The City of Sydney have advised that at the REDWatch meeting they will deal with the density done well issue in the context of the study requirements. So the REDWatch meeting on Thursday at 6pm at The Factory should be helpful in formulating your response to LAHC on the adequacy of the studies.

Tuesday, May 23, 2017

Waterloo and other State Significant Development sites

Last week the NSW Ministers for Housing and Social Housing - Anthony Roberts and Pru Goward - announced that Waterloo has been nominated as a State Significant Precinct. This is the third time the idea of State Significant Developments has come up in an area that includes large tracts of land owned by the Land and Housing Corporation - the others being Riverwood North and the Ivanhoe Estate.


The Ministers explained State Significant Precincts as "areas where the NSW Government takes the lead role in the approval of planning proposals, which are of state or regional significance due to their social, economic and environmental characteristics."

We've previously said, in relation to Riverwood:
State Significant Precinct's are a creature of planning law - specifically the State Environmental Planning Policy (State Specific Precincts) 2005. Determining an area to be a State Significant Precinct allows the NSW Government to override local government planning processes by either adjusting applicable Local Environmental Plans (as has happened with areas around Macquarie Park), or adjusting the SEPP to include zoning and planning controls within the document itself (as has happened with the Redfern-Waterloo area). More information about State Significant Precincts can be found in this document: here.
Colleagues at Shelter NSW have since drawn our attention to a 2017 amendment to the State Environmental Planning Policy (State and Regional Development) 2011 - at clause 10 of schedule 2. This provides that a project to develop land identified as a Land and Housing Corporation Site that is within the State Significant Development Sites Maps will qualify as a State Significant Development if the project is carried out on behalf of the Land and Housing Corporation and has a capital investment value of more than $20 million.

That is, if land on public housing sites within a State Significant Development Site is to be "recycled" - as is the current buzzword - at a cost of $20 million or more, the NSW Government gets to oversee the planning process, rather than local government. This would also apply to land that is vacant, as long as it owned by the Land and Housing Corporation and falls within the State Significant Development Sites Map in the SEPP.

At the moment, there's not a lot of land outside of the Waterloo and Ivanhoe areas that would meet this criteria.
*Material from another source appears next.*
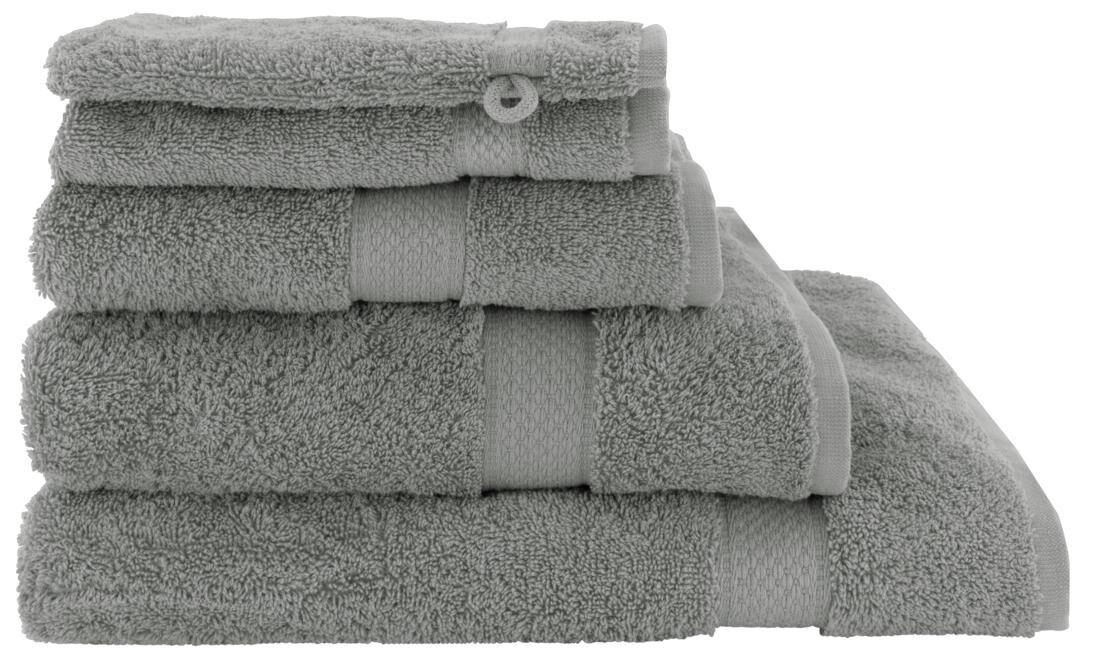 HEMA Handdoeken - Zware Kwaliteit Middengrijs (middengrijs)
But as we can see from the Riverwood North announcement of late last year, it's not out of the question that Government will, from time to time, seek to pull land on which public housing estates are built into this State Significant Developments scheme.

We're told that the Riverwood North site straddles a couple of different Local Government Areas, and that's what makes it necessary to treat is as a State Significant Precinct. No such concern seems to apply to the Ivanhoe Estate, or the land at Waterloo. In fact, where the Waterloo site is concerned, the Ministers' announcement says:
“Proposals to rezone the land will be assessed under a new collaborative arrangement between the Department of Planning and Environment and the City of Sydney Council, reflecting a commitment to work together to ensure good planning and design outcomes.”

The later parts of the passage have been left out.